Moving this to Parenting Issues.


----------



## Momtwice (Nov 21, 2001)

I am sorry for your loss.









I fear that if she is as smart as most observant 4 year olds, it is likely she will notice the switch and feel betrayed (either then or when she accidentally discovers what happened later.) She might not fully understand, but will know that something is not right.

Any library or book store will have a good book about pet loss for children. Or maybe you could google that phrase, there are probably tips on the internet somewhere.
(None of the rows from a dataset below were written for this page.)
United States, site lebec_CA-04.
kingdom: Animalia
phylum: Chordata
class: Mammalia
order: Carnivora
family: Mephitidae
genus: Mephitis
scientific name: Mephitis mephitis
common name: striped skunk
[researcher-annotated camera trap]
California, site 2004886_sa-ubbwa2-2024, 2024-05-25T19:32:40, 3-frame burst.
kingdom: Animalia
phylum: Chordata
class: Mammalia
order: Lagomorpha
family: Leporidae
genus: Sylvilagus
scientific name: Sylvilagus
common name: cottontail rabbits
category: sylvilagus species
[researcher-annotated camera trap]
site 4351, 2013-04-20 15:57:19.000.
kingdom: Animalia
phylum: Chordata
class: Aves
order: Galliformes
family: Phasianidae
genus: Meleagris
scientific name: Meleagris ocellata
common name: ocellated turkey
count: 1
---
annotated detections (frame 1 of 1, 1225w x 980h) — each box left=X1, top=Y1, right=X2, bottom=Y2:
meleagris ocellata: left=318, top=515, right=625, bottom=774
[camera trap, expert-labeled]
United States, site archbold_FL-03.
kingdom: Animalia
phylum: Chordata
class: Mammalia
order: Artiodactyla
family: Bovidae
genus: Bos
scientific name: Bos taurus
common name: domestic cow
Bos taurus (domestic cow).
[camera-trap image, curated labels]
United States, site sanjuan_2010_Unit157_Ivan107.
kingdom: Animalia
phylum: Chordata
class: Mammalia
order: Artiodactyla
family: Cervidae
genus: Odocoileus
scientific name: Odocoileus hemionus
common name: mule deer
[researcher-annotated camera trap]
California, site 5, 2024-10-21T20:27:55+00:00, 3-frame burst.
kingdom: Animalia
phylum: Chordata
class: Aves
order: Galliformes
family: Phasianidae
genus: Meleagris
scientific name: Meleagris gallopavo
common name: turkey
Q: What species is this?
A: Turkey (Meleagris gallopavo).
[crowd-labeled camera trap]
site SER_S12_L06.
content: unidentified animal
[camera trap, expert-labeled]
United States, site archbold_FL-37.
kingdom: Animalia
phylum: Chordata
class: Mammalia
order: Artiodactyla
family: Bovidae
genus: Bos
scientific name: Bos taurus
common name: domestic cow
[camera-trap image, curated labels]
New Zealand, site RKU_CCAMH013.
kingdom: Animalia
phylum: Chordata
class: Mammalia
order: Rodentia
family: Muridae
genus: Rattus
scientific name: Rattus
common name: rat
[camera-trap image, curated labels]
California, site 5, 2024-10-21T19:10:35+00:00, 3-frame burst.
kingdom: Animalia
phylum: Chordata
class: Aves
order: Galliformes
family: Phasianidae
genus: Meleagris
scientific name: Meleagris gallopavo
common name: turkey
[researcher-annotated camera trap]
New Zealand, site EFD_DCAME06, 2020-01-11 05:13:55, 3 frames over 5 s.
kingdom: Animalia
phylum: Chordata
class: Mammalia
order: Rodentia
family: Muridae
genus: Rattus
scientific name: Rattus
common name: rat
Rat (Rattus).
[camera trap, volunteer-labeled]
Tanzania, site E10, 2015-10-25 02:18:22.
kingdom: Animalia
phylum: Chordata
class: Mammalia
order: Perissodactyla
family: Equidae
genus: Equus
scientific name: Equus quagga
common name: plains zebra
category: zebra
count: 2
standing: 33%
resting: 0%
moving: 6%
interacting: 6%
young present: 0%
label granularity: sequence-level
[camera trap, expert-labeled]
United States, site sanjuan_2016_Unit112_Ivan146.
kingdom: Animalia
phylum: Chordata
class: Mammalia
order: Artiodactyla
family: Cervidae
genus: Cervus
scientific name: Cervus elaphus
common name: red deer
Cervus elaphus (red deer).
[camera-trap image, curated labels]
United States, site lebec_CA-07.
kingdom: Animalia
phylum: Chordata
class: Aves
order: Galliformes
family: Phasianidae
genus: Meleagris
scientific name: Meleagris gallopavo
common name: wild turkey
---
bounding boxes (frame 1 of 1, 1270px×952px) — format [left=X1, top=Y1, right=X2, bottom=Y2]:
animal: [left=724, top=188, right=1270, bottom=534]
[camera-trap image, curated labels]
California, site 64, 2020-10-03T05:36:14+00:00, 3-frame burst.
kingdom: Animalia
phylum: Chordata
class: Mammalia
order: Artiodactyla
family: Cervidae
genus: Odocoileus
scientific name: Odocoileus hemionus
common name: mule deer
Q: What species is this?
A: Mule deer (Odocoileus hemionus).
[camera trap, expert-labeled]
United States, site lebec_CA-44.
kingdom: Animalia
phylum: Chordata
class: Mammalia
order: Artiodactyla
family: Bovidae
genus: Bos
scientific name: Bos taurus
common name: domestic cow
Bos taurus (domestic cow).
It's sad having to tell a child their fish is gone, I know.


----------



## candiland (Jan 27, 2002)

Thanks, everyone.
Yes, I am thinking that if she finds out (ie, overhears me talking to her dad about it), she would feel betrayed that I blatantly lied to her. She is very observant and she can sense when something isn't jiving, ya know?
Maybe I can tell her on the way home from school and we can have a little funeral for the fish. Then I'll let her decide if she wants another one.
About the care of Betas... I had him in a very large, clean glass vase. I didn't have silk or real flowers.... just gravel and a dragon statue. I treated the water with special drops before I put him in to make sure the tap water was suitable. And I made sure the water wasn't really cold when I switched him to the container. I also got him the pellet food...... but even when we got him three days ago, he just didn't seem "right".








Poor little fishie. Thanks for the advice, guys. I'll tell ya how it goes!


----------



## anothermama (Nov 11, 2003)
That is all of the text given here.